The fourth part studies the performability of a disk array. Chapter 9 addresses the performability issues. A performability model is built and analyzed for RAID-5 arrays. Also, a simple performability approximation is derived for RAID-1 and RAID-5 arrays.
The fifth part discusses briefly the disk array as a part of a computer system. Reliability of an entire computer system including a disk array is reviewed in Chapter 10.
Finally, the conclusions are presented in Chapter 11.
The contributions of this thesis can be divided into the following three main areas:
• new studies on the effects of latent faults on the reliability of a disk array,
• new reliability models for disk arrays taking into account both disk unit faults and sector faults, and
• new scanning algorithms to detect latent sector faults.
Effect of latent faults on disk array reliability
The main contribution of this thesis is its emphasis on the adverse reliability effect of the latent faults. In the technical literature, reliability analysis has concentrated on disk unit faults ignoring the possible effects of latent sector faults. As common disk array architectures are capable of handling only one fault in a disk group before repair, latent faults decrease the reliability of the disk array dramatically. As shown in this thesis, user initiated disk requests do not efficiently detect latent sector faults because of their uneven access patterns. This thesis illustrates the importance of latent fault detection by showing how significantly the reliability will decrease if the latent faults are not detected early enough. Latent fault detection can be done using simple algorithms as shown in this thesis thus dramatically increasing the reliability. Detailed analysis of the reliability of a disk array with various aspects related to latent faults is also included into this thesis.
Also, the possibility of delaying or slowing down the repair process is studied. This is important in systems where high data availability is needed, but performance degradation during the repair state must still be limited. In this thesis, the speed of the repair processes is studied in order to improve performability. The repair process can be delayed to reduce the performance degradation effect of the repair process on the user disk requests at the expense of reduced reliability.
New reliability models
This thesis presents also two novel reliability models for a disk array that include both disk unit and sector faults: one model for an array with hot swap and another for hot spare disks. The hot swap model is simpler as it assumes that the spare disks are fault-free while the hot spare model allows faults to occur also in the spare disk. The former model is analyzed using both an exact analytical method and an approximation method while the latter one, due to its complexity, is only analyzed using approximation. These reliability models are also used in the performability analysis.

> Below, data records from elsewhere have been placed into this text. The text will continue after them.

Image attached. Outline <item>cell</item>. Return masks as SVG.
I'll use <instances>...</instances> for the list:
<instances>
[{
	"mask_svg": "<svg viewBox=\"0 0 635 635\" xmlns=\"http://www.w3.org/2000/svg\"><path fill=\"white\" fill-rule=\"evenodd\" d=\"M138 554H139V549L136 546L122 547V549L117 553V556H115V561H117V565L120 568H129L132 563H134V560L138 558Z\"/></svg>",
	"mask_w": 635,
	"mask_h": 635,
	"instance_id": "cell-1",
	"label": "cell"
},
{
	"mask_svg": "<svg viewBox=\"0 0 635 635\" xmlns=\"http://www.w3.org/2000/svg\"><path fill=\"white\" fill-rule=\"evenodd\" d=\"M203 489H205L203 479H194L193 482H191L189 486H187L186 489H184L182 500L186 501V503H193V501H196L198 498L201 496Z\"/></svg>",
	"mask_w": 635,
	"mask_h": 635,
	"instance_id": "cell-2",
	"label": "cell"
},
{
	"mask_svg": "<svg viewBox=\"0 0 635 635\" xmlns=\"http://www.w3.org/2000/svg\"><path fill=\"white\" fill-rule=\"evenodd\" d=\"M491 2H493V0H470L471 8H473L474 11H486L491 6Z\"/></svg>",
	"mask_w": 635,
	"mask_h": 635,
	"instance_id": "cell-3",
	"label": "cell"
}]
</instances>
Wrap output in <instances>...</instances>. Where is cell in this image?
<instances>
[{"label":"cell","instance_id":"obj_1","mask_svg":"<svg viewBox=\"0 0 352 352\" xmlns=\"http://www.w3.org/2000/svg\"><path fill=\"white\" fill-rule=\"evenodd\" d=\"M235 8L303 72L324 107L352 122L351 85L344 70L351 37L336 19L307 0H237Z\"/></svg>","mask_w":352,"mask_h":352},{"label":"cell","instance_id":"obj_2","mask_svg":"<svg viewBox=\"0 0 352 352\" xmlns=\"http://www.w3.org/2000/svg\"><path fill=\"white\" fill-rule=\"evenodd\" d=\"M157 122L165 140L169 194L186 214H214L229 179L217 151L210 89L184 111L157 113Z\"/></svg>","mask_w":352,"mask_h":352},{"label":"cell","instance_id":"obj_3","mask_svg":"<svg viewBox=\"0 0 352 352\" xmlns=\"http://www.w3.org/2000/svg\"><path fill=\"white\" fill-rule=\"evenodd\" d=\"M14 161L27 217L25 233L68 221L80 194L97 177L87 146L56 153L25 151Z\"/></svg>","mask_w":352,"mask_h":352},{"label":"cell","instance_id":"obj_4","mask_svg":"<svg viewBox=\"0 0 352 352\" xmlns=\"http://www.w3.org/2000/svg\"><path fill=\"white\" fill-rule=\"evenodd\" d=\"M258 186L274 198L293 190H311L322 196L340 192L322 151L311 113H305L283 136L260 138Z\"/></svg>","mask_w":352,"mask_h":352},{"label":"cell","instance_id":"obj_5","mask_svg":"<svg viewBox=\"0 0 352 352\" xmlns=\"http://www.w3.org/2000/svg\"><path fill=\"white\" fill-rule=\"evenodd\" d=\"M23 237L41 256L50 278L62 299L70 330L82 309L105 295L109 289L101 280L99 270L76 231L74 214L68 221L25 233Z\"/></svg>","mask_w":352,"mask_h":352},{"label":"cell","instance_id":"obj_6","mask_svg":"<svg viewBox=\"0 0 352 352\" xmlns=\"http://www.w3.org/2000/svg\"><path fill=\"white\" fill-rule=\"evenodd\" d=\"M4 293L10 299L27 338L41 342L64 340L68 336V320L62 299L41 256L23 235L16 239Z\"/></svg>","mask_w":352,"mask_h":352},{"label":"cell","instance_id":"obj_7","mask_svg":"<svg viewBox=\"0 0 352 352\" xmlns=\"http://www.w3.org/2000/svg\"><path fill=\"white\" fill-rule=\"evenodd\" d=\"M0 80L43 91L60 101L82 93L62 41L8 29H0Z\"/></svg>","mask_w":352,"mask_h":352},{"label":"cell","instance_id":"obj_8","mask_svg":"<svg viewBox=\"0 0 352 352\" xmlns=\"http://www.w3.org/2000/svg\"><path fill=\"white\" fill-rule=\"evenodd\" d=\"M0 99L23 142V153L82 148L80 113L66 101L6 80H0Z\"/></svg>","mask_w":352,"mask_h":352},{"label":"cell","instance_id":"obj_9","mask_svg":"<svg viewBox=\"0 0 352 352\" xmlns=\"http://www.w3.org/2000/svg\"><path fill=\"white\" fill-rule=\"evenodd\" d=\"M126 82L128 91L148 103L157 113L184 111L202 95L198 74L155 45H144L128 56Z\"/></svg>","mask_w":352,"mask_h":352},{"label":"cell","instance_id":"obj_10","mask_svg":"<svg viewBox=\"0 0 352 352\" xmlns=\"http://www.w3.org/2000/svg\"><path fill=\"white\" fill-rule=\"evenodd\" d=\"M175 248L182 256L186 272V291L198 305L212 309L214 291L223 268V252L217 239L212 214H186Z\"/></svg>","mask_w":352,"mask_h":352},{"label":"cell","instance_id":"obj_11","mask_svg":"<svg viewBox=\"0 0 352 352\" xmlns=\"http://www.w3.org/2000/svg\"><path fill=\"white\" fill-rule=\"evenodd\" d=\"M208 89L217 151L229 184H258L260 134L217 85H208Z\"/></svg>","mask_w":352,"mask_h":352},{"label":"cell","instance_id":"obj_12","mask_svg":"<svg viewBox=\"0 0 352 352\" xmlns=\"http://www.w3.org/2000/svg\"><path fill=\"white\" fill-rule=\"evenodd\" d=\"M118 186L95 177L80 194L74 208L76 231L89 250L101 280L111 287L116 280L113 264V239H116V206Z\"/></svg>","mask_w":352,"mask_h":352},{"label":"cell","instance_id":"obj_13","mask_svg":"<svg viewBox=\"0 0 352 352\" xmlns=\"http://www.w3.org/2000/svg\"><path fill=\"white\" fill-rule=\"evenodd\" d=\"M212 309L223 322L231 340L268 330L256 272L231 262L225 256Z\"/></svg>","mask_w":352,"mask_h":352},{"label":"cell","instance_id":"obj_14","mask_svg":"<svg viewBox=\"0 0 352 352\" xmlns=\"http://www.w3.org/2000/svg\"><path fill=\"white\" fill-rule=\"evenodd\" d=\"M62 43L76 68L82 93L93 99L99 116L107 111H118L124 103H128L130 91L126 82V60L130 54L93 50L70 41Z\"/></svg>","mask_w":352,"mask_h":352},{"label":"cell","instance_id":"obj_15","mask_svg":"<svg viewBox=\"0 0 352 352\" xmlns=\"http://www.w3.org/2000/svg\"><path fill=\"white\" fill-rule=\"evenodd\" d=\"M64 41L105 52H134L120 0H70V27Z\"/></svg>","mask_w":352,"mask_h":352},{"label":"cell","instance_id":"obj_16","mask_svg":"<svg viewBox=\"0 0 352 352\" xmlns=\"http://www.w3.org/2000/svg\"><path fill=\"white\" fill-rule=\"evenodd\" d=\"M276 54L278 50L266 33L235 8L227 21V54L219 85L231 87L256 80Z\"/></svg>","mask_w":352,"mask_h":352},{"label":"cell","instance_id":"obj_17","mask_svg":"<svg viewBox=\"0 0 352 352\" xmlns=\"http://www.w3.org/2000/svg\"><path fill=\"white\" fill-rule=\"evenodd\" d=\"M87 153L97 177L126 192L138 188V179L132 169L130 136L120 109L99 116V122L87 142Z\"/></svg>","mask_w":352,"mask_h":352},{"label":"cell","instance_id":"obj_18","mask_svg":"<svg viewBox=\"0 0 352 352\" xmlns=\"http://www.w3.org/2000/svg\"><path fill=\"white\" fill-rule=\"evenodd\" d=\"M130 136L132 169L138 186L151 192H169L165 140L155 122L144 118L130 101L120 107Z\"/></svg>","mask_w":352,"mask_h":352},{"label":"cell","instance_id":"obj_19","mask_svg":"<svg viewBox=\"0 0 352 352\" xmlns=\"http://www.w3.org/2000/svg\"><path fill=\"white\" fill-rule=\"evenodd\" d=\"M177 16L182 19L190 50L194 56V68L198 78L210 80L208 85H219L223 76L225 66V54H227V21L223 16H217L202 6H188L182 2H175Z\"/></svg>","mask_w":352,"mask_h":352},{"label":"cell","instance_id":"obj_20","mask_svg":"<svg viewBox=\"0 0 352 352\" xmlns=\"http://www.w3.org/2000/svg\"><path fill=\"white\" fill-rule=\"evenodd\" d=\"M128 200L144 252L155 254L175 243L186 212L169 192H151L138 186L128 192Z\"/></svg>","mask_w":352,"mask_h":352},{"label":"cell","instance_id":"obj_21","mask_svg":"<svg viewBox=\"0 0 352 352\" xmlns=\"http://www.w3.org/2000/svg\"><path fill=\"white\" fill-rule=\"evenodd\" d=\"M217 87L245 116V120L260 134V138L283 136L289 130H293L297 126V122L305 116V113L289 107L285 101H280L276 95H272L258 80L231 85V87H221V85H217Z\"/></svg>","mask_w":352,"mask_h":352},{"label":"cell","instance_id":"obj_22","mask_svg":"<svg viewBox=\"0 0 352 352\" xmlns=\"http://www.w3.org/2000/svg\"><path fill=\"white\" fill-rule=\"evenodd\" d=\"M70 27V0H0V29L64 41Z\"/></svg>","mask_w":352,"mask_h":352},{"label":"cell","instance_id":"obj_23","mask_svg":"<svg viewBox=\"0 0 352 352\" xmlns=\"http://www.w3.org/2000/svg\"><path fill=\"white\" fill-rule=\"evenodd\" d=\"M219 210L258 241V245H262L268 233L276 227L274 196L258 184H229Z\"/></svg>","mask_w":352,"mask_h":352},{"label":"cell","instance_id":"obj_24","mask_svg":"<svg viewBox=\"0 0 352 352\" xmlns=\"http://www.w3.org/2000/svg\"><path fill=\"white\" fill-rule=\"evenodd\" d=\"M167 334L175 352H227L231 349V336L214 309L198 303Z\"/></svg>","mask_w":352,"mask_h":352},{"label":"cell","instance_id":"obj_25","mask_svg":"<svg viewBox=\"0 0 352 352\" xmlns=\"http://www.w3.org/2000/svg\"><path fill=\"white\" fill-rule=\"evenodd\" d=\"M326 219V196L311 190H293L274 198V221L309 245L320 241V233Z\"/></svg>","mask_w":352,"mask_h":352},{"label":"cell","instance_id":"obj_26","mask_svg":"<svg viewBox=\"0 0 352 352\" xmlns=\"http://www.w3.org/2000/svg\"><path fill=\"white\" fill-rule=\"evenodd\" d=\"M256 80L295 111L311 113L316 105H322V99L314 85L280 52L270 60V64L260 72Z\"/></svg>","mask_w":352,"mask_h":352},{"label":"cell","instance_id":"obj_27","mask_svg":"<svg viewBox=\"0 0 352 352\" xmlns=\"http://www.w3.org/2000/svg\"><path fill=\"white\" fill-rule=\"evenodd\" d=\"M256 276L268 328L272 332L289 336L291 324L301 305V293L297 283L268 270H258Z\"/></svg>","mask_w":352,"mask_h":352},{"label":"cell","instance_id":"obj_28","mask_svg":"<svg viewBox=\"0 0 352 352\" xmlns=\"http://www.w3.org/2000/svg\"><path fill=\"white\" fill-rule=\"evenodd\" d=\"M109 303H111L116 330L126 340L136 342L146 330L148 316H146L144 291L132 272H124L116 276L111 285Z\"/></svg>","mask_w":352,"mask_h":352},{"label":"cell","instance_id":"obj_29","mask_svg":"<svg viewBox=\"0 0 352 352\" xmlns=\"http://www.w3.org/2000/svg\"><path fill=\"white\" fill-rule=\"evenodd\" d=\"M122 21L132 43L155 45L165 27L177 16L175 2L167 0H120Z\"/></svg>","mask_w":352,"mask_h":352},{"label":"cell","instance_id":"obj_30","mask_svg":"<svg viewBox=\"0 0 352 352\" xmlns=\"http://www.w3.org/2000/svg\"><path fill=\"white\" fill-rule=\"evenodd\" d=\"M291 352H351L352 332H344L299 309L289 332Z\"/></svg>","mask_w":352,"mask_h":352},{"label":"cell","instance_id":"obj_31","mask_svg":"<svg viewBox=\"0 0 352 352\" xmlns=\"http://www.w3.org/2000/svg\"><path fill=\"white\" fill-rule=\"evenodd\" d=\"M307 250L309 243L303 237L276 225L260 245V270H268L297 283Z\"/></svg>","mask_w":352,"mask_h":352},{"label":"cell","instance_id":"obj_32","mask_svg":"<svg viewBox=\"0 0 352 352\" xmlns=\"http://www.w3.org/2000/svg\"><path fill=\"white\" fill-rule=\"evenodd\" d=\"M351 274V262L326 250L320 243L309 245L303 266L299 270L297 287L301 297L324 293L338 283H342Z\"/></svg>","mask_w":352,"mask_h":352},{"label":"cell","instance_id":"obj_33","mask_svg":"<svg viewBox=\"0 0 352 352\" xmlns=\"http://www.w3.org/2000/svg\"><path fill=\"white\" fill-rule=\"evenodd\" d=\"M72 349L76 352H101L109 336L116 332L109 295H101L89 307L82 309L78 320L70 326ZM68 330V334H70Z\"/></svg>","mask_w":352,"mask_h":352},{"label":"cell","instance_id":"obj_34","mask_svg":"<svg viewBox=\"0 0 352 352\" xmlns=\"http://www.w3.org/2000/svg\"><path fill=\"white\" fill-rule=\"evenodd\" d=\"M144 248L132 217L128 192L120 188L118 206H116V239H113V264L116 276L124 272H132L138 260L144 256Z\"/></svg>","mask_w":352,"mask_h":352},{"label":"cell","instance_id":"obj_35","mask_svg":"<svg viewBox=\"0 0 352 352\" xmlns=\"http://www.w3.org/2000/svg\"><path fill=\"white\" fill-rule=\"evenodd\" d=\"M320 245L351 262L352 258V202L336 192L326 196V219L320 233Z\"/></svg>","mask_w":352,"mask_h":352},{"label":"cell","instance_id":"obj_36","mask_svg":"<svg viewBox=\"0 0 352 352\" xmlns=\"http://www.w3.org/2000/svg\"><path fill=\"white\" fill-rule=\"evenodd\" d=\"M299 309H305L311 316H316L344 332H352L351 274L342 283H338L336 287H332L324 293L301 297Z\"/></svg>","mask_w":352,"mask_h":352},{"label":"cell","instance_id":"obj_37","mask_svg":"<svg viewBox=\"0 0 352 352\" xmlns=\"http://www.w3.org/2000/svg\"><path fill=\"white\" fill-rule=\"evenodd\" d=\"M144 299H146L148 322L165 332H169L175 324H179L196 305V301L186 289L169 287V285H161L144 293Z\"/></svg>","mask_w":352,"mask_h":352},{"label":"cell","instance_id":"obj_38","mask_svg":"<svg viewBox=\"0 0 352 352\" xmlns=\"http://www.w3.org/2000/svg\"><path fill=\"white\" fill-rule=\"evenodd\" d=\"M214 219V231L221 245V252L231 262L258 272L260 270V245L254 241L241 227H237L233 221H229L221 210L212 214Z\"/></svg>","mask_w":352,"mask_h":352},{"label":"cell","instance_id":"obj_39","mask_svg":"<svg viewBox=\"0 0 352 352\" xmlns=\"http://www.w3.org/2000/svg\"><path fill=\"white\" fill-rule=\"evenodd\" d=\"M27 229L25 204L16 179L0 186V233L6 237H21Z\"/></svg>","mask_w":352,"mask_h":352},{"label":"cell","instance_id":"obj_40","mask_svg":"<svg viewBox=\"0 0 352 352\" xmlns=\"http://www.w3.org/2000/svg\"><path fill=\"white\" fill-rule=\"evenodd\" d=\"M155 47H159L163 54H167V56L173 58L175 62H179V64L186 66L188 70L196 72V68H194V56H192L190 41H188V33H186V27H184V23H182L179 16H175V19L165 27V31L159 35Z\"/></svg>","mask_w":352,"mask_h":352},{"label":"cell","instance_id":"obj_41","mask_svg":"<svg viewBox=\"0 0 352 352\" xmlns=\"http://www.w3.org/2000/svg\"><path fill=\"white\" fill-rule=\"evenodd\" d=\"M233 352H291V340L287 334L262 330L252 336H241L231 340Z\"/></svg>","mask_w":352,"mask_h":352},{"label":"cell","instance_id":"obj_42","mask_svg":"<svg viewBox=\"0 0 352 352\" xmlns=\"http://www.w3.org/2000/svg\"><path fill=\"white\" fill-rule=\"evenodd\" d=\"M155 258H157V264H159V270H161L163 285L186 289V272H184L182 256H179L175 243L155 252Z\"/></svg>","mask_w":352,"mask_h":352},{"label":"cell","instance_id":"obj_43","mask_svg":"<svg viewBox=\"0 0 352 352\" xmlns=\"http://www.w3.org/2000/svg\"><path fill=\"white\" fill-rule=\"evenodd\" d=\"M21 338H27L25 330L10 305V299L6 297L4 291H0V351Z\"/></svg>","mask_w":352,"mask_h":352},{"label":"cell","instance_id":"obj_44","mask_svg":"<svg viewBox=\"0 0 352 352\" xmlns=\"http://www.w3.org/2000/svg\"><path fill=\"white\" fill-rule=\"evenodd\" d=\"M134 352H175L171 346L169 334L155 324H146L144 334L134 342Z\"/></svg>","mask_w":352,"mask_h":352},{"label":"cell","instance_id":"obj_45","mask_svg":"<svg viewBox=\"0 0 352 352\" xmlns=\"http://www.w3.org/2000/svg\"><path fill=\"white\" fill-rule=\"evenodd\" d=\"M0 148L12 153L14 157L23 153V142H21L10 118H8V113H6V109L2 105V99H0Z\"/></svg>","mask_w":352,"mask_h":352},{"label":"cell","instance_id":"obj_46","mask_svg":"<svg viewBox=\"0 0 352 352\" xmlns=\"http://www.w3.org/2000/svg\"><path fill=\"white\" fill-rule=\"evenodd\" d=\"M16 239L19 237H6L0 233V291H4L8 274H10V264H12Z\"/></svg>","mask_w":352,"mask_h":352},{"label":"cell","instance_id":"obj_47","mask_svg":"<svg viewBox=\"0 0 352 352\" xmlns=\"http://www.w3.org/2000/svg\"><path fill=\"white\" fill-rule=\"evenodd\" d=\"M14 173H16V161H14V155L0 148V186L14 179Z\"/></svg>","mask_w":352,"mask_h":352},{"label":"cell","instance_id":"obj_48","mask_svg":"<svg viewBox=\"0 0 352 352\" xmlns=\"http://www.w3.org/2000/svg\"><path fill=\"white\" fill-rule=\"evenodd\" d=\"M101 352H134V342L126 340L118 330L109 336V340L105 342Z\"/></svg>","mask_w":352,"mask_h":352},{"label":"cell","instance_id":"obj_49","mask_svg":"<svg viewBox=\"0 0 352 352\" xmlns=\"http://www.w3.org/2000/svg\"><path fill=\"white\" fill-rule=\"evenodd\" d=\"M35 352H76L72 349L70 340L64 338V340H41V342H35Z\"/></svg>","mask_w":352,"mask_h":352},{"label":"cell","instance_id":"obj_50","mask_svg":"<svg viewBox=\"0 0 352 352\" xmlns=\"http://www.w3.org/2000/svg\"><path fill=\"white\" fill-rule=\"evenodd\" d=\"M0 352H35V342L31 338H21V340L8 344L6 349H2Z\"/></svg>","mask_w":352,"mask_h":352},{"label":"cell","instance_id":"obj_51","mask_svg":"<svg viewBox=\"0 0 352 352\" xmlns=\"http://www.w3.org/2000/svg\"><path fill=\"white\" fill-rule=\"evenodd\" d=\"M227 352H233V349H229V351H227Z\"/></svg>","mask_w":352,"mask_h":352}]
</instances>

Methods to detect and remove latent faults
New methods to detect and remove latent faults in order to maintain high reliability and data availability are introduced and analyzed. Three conference publications on disk scanning algorithms by the author are referred to. These algorithms utilize a similar approach as the memory scrubbing algorithms in detecting latent faults in the primary memory [Saleh 1990]. However, the publications were the first ones proposing such algorithms to be used for scanning secondary storage (i.e., hard disks). As disks behave differently from the primary memory, the new disk scanning algorithms are adapted for the disk usage.